Atividade proposta 1:
Responda às perguntas abaixo com base no trecho sobre Franklin Cascaes.
(a) Em que data nasceu Franklin Cascaes?
(b) Quantos engenhos de farinha havia na pequena fazenda da família?
(c) Perto de que árvore da Praça se notou o alvoroço?
Atividade proposta 2: Transcreva a parte do trecho sobre Franklin Cascaes que vai de "Eu estava lá, ninguém" a "eu te mostro!", inclusive.

Trecho selecionado:
Como é que eu sei disso? Pois se eu estava lá, senhora! Foi assim: eu vinha muito bem, muito bem, atravessando a Praça, quando notei um alvoroço perto da Figueira; então me aproximei para descobrir o que estava acontecendo. Foi aí que eu vi o Menininho Jesus descendo do Céu, deitadinho numa nuvem branca ladeada por dois anjinhos barrocos, nuzinhos.
Apesar de que de onde eu estava não deu para ouvir toda conversa, observei que o velho Francolino falava, falava e que o Jesusinho ouvia, ouvia, com atenção. No final, o Menino sorriu docemente e fez com a cabeça que sim. Foi aí que, assim, do nada, senhora!, apareceu um bando de querubins e serafins, iguais àqueles que o Professor fazia, que foram pousando, um a um, em volta dele, o Professor. De repente, o velho começou a rodopiar que nem pião e os pés dele foram se enfiando terra adentro até a cabeça sumir de vez. Quando a poeirada abaixou, ainda deu pra ver um tremor no tronco da Figueira. Vento Sul não foi, nem lestada, porque estava tudo parado. Acho que era ele se instalando!
Eu estava lá, ninguém me contou. E, pra me aprecatar de que alguém me alcunhasse de mentirosa, que nessa terra tem muita maledicênça, sem que ninguém apercebesse, eu fui chegando, pé ante pé, até ficar bem pertinho do Menino Jesus e arranquei um pedacinho da nuvem. Tá duvidando? Vamos lá em casa que eu te mostro!
“Boneco” de Franklin Cascaes, obra da ceramista Osmarina Villalva, de Florianópolis, SC.
Nascido no dia 16 de outubro de 1908 no bairro Itaguaçu, área continental da cidade, Franklin Joaquim Cascaes foi o mais importante estudioso da cultura popular da Ilha de Santa Catarina e um dos mais relevantes artistas populares do País. Morreu pobre, apesar da riqueza da sua obra.
Criado na roça, mas a beira do mar, Cascaes viveu uma infância de extrema simplicidade, porém de “muita fartura”, como costumava salientar. A família era proprietária de muitas terras e de uma “pequena fazenda”, onde “havia dois engenhos de farinha e um terceiro de açúcar. Tinha também uma pequena charqueada, pesca” .
Alfabetizado apenas na idade adulta por restrição do pai que preferia vê-lo cuidando da propriedade, desde menino Cascaes gostou de desenhar e de conversar com as pessoas, especialmente os “jornaleiros”, como eram chamados os trabalhadores contratados por empreitada – jornada, na linguagem da época -, para o plantio da “mandioca, do feijão e da cana”; para o processamento da farinha – a farinhada -, e do açúcar.

Dados armazenados:

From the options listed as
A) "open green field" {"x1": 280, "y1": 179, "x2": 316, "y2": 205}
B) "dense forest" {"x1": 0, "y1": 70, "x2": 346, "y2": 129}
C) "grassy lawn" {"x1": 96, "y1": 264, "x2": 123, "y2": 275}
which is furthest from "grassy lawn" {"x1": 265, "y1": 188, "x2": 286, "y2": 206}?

Resposta da atividade 1:
(a) Em 16 de outubro de 1908.
(b) Dois.
(c) Perto da Figueira.

Resposta da atividade 2:
Eu estava lá, ninguém me contou. E, pra me aprecatar de que alguém me alcunhasse de mentirosa, que nessa terra tem muita maledicênça, sem que ninguém apercebesse, eu fui chegando, pé ante pé, até ficar bem pertinho do Menino Jesus e arranquei um pedacinho da nuvem. Tá duvidando? Vamos lá em casa que eu te mostro!